Galerie

Métamorphoses

ORLAN, haut les masques

Par Henri-François Debailleux · Le Journal des Arts

Le 1 octobre 2014 - 803 mots

PARIS

À la galerie Michel Rein, l’artiste présente une nouvelle série de ses « Self-Hybridations », des photographies de portraits grimés et masqués.

PARIS - En 1965, ORLAN décide de sortir du cadre, toute nue. Un vrai cadre en bois, baroque, avec un centre ovale dont elle s’extirpe dans une acrobatique contorsion du corps. La performance est immortalisée par une petite photo (10 x 7 cm) Tentative pour sortir du cadre : elle est réalisée avec peu de moyens, mais se révèle une œuvre fondatrice. Le cadre, le corps, déjà. Et la photographie bien sûr.
Près de cinquante ans plus tard, ORLAN est restée fidèle à ses réflexions originelles comme en témoigne cette nouvelle série d’œuvres regroupées sous le titre « Masques, Pekin Opera facing designs & réalité augmentée ». Soit un nouvel épisode des « Self-Hybridations », commencées avec les Self-Hybridations précolombiennes (en 1998), puis africaines (2003) et indiennes-américaines (2005). En somme des selfies modifiés, avant l’heure. Mais si entre ces deux dates, ORLAN a toujours aimé se libérer des corsets (buste nu, encadrement), elle n’en est pas moins restée attachée aux thèmes récurrents qui constituent la colonne vertébrale de toute sa démarche. Et donc notamment cette question du cadre : elle a eu beau le traverser, le contourner, le retourner, le déconstruire, elle n’en a jamais fait une complète abstraction. En toute logique pour une artiste qui a toujours fait de la tête et du visage la figure centrale du tableau. Le cadre comme symbole doré de tout ce qui formate et enferme et « qu’il ne faut pas intégrer, banaliser, oublier, sinon c’est la catastrophe, mais au contraire avec lequel il faut jouer, qu’il faut détourner, casser, traverser. Car il faut toujours avoir conscience des cadres qui nous régissent », précise ORLAN.

La différence à fleur de peau
De même le masque. Il n’est qu’un prolongement, qu’une déclinaison, une variation du visage, grand sujet d’ORLAN, et contrairement à ce qu’on pourrait croire, cet objet de déguisement a toujours fait partie de ses préoccupations.
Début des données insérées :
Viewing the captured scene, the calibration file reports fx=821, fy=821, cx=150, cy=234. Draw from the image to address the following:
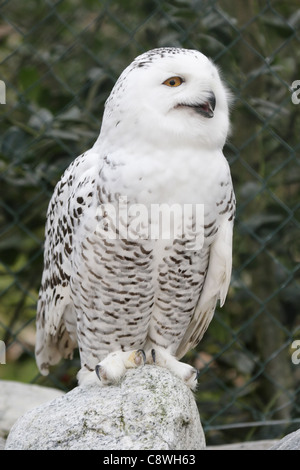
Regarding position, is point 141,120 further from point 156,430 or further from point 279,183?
point 279,183

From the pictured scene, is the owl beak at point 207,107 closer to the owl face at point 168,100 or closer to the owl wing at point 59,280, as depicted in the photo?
the owl face at point 168,100

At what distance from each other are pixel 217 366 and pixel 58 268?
1136 mm

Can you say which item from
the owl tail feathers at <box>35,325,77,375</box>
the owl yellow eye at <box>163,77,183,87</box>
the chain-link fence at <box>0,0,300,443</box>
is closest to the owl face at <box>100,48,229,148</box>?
the owl yellow eye at <box>163,77,183,87</box>

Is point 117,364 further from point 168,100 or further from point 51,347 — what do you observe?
point 168,100

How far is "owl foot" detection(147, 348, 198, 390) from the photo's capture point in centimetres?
196

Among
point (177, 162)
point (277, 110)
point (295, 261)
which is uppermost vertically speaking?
point (277, 110)

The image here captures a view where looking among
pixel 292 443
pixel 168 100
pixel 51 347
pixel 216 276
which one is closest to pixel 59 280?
pixel 51 347

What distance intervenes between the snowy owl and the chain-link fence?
686 millimetres

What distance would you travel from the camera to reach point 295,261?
3002mm

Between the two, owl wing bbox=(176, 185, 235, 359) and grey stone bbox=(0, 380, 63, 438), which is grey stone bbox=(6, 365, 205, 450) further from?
grey stone bbox=(0, 380, 63, 438)

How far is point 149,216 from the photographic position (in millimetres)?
1769

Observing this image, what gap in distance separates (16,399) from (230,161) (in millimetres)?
1020

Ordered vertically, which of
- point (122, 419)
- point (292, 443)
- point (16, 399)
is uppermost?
point (292, 443)
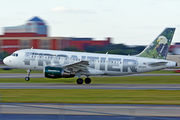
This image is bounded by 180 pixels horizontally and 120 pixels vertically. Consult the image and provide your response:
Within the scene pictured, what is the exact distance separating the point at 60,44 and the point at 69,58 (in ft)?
376

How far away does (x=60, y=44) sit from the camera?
153 m

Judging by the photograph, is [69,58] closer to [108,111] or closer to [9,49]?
[108,111]

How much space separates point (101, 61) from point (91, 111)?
20.2 meters

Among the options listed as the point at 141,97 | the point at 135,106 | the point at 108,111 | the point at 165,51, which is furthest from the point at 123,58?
the point at 108,111

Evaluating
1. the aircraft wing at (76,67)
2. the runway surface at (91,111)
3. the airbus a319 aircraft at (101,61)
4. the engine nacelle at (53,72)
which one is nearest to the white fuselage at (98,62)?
the airbus a319 aircraft at (101,61)

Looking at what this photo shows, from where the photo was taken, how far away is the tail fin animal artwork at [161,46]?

Dans une vie antérieure à celle d’artiste plasticienne, elle fut actrice et même, ce qu’on sait peu, premier prix de tragédie au conservatoire de Saint-Étienne (sa ville natale), lorsqu’elle était adolescente. Longtemps intéressée par Bertolt Brecht et principalement par son principe théâtral de la distanciation, cette façon de casser l’illusion avec le public, ORLAN ne pouvait qu’être attirée par les masques de l’Opéra de Pékin : non seulement elle a régulièrement travaillé avec des masques depuis les années 1960, aussi bien ceux du théâtre nô que d’autres plus populaires, mais ces masques chinois se distinguent nettement puisqu’ils sont peints à même la peau (ce qui n’avait évidemment pas échappé à Brecht). Ils sont donc symboliquement et plastiquement très différents. En effet, loin de donner à voir l’expression, par définition figée, caractéristique des autres cultures, ils sont eux constamment animés par les mimiques et grimaces de celui qui les exhibe. Une aubaine pour ORLAN qui a toujours fait de son corps, de son visage et de son épiderme, les supports même et les matériaux d’expérimentation de son travail. Il est clair que l’artiste s’en est donnée à cœur joie, non pas en se maquillant – ce n’est pas le sujet – mais en se grimant via photoshop. Toujours dans sa volonté d’inscrire cette série dans une continuité, elle réussit même ici à conjuguer son visage au cadre, autrement dit à mettre sur le même plan – frontalité oblige – le sujet et son entourage. Elle se mêle en effet aux fonds pour mieux s’y confondre et jouer à fond la carte du mimétisme et du camouflage, autres formes de mutations, de métamorphoses, d’hybridation. Une façon de poser une nouvelle fois la question de la frontière, de l’identité, de l’altérité.
Enfin, pour continuer à suivre le fil des nouvelles technologies qu’elle a toujours su dérouler de façon avant-gardiste, ORLAN a doté ses nouvelles œuvres d’un volet interactif avec le principe inédit de réalité augmentée. Une application pour smartphones et tablettes permet ainsi de la voir en mouvement devant ses nouvelles œuvres et notamment, une fois de plus, de sortir de leurs cadres. L’histoire continue…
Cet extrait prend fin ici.